Tony Jacobs, a Gun Range Manager at Jim’s Gun Jobbery in Fayetteville, says they’re seeing droves of people coming in and wanting to learn how to shoot a gun.
He’s also a state-licensed concealed carry handgun instructor, “I have 50, 60 people every week in a class.”
However, the double-edged sword is that they’re running out of ammo. Jim’s Gun Jobbery, along Yadkin Road, is having trouble finding immediate suppliers and distributors.
#NEW: Jim’s Gun Jobbery, a local Fayetteville shop, has had to raise its ammo prices up 100% in recent months. They say the ammo shortage and rise in sales are the cause. We’ll tell you why it’s happening at 11 on @ABC11_WTVD pic.twitter.com/OWv5QyjnD0
— Michael Lozano (@MLozanoABC11) August 8, 2020
Jacobs tells ABC11 that his friends in the ammunition industry cite the shortage of primer as being a major factor. The primer is the chemical or device that is responsible for making the bullet combust, according to Jacobs. This key ingredient is manufactured in Italy, a country devastated by COVID-19 in recent months.
“That created this huge backlog in the need for primers,” Jacobs said.
As a result, many shops are needing to raise ammo prices. Jim’s Gun Jobbery has had to raise theirs by 100 percent.
“The manufacturer or distributor has, you know, increased the price, and so, we have to turn around and market up, in order to not lose money,” Jacobs explained.

_Study questions:_
• 1. From the article about the ammunition shortage, transcribe the part that opens with the words containing "He’s also a" and closes with "suppliers and distributors.".
• 2. According to the ammunition shortage article, in which country is the primer manufactured?
• 3. Extend the article about the ammunition shortage at the Fayetteville gun shop, picking up right after its final sentence.

_Recorded data:_
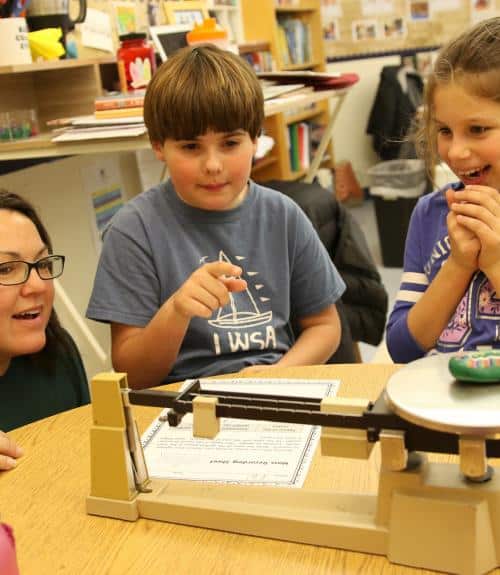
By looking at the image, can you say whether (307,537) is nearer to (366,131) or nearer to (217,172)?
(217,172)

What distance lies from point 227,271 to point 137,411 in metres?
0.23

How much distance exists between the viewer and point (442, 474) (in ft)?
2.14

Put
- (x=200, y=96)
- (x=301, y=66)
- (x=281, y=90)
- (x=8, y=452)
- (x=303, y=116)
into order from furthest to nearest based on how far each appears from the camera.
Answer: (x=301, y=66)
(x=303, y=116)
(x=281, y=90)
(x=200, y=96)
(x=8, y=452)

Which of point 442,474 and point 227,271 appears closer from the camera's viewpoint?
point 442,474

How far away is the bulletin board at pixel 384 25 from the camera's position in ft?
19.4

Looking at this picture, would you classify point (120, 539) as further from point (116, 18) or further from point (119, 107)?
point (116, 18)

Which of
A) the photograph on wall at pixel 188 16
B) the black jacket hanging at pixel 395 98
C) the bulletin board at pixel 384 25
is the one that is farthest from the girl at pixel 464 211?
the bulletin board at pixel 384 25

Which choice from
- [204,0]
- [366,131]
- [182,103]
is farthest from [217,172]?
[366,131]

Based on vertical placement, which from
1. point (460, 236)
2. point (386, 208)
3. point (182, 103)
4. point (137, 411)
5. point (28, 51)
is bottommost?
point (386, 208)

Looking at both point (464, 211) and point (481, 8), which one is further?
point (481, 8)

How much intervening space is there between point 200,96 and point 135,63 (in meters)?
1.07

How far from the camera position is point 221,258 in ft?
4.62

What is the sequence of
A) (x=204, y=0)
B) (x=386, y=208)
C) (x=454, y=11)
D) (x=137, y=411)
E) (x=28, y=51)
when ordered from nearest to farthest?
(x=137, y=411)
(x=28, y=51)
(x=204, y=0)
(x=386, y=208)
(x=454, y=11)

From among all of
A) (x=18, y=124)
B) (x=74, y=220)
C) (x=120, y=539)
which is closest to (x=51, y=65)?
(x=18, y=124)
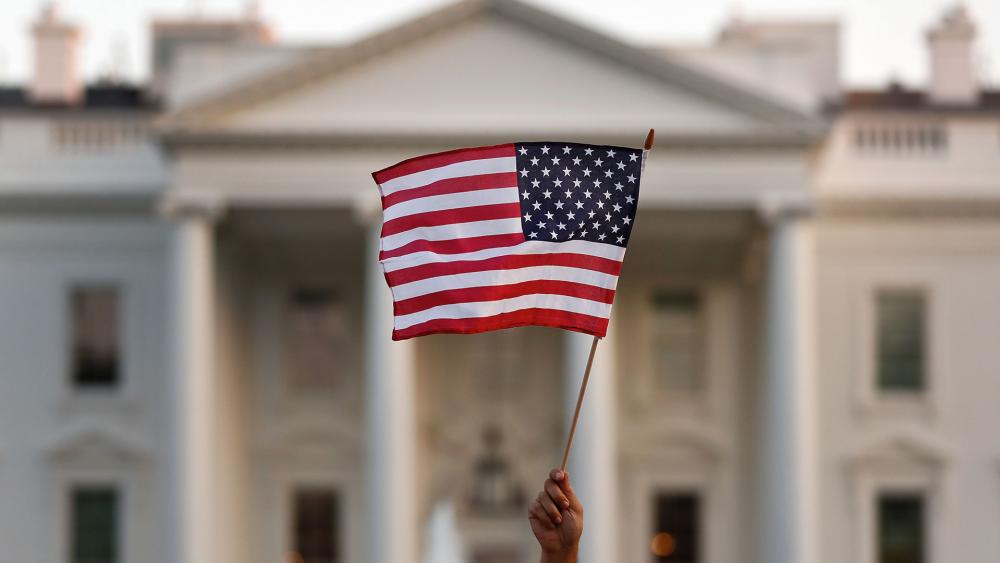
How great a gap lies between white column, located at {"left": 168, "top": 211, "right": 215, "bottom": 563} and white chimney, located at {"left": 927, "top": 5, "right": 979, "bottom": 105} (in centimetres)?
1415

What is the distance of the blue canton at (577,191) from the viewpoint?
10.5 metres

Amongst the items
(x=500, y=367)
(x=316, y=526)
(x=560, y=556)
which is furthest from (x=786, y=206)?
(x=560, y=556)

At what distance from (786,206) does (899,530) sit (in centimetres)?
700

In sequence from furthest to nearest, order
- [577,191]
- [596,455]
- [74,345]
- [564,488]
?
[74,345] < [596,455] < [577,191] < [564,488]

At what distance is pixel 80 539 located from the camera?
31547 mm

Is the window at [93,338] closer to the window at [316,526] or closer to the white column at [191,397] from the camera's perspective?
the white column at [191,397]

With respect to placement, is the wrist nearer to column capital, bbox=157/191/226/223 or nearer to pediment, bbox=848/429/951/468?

---

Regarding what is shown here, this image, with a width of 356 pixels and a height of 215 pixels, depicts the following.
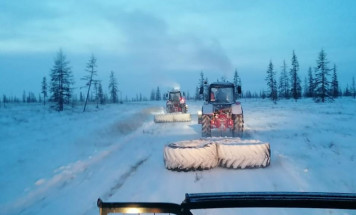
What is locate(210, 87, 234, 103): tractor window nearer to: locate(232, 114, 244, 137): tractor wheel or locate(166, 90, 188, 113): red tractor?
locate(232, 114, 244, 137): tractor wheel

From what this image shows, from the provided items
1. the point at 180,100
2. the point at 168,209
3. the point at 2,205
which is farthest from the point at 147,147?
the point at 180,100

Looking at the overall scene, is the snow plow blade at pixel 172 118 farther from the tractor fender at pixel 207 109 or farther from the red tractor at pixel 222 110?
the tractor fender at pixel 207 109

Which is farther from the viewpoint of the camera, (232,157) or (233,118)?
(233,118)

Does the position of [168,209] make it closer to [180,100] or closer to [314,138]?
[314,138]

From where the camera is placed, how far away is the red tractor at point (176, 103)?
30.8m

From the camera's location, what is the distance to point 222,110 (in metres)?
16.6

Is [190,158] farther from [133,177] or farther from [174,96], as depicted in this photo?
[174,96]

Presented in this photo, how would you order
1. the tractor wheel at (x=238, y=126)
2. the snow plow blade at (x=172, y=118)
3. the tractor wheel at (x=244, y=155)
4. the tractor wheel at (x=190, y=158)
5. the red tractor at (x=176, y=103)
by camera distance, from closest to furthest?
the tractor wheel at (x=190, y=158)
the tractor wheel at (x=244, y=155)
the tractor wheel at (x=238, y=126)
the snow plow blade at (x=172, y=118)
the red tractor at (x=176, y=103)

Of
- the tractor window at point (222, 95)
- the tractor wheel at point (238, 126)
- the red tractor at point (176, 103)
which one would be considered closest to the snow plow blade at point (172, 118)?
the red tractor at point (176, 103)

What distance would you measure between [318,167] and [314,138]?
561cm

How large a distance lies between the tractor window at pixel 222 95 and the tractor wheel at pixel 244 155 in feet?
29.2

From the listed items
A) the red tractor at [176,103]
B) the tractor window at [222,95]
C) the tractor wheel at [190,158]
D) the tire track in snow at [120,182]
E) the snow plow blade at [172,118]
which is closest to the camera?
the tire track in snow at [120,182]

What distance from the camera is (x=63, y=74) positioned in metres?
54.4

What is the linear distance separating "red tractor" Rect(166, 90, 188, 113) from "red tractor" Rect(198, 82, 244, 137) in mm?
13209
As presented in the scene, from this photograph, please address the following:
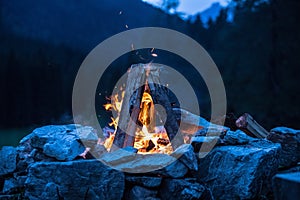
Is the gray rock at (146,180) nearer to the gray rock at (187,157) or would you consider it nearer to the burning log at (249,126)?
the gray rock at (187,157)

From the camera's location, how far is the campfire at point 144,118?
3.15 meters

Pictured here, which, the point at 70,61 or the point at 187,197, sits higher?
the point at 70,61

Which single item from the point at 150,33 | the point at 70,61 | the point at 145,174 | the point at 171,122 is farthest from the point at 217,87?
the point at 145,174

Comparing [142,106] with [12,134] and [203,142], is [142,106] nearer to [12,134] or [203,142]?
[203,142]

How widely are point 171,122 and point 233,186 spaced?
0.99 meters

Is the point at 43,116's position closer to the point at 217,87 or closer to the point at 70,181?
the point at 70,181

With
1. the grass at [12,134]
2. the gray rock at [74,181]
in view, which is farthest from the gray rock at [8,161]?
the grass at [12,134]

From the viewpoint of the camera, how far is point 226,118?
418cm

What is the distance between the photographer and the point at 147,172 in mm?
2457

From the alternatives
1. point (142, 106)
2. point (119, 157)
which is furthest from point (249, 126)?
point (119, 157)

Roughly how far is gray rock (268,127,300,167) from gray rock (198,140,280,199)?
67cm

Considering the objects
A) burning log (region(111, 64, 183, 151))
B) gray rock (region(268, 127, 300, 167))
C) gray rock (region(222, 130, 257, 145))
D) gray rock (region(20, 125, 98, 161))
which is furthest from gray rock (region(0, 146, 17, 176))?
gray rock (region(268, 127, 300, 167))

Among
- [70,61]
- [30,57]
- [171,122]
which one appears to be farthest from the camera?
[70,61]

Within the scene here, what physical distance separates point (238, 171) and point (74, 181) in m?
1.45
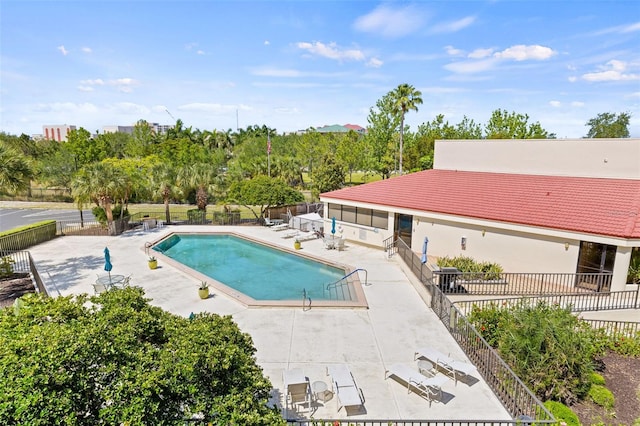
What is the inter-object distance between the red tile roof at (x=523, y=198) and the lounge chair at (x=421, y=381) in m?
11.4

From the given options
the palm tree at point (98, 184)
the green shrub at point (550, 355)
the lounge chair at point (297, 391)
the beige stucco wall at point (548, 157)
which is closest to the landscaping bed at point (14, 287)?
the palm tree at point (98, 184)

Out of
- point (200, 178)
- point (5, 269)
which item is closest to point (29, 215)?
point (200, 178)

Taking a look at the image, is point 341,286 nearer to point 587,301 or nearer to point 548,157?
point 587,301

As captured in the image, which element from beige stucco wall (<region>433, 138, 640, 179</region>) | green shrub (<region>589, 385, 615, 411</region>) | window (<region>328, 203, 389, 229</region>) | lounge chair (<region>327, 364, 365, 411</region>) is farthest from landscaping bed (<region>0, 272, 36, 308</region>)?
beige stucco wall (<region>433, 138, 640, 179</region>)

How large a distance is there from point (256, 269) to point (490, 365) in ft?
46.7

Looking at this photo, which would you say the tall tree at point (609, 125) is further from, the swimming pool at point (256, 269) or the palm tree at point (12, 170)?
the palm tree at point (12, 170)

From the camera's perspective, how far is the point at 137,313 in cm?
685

_Answers to each task:_
• 1.
He’s also a state-licensed concealed carry handgun instructor, “I have 50, 60 people every week in a class.”
However, the double-edged sword is that they’re running out of ammo. Jim’s Gun Jobbery, along Yadkin Road, is having trouble finding immediate suppliers and distributors.

• 2. Italy.

• 3.
On top of the shortage, gun sales keep climbing statewide. The FBI released new data that shows more than 173,000 North Carolinians sought background checks for weapons in June and July, a significant increase to the previous year.
“People are coming in. They’re wanting firearms training, they’re wanting the one-on-one training,” Jacobs said.
Jacobs attributes the rise in sales to a wide array of factors: the recent protests, the upcoming presidential election, and the recent lawsuits filed against the NRA. He says people are wanting to protect their property and also fear that gun laws may change.
In addition, companies are having to prioritize who gets new shipments of ammo, creating longer wait lists for businesses.
“There are certain manufactures that are only distributing to military and law enforcement. As far as the civilian market is concerned, that is only going to push the availability back,” Jacobs said.
According to Jacobs, he’s hearing through the grapevine that this ammo shortage may last several years. He encourages gun owners to become more frugal with their ammo.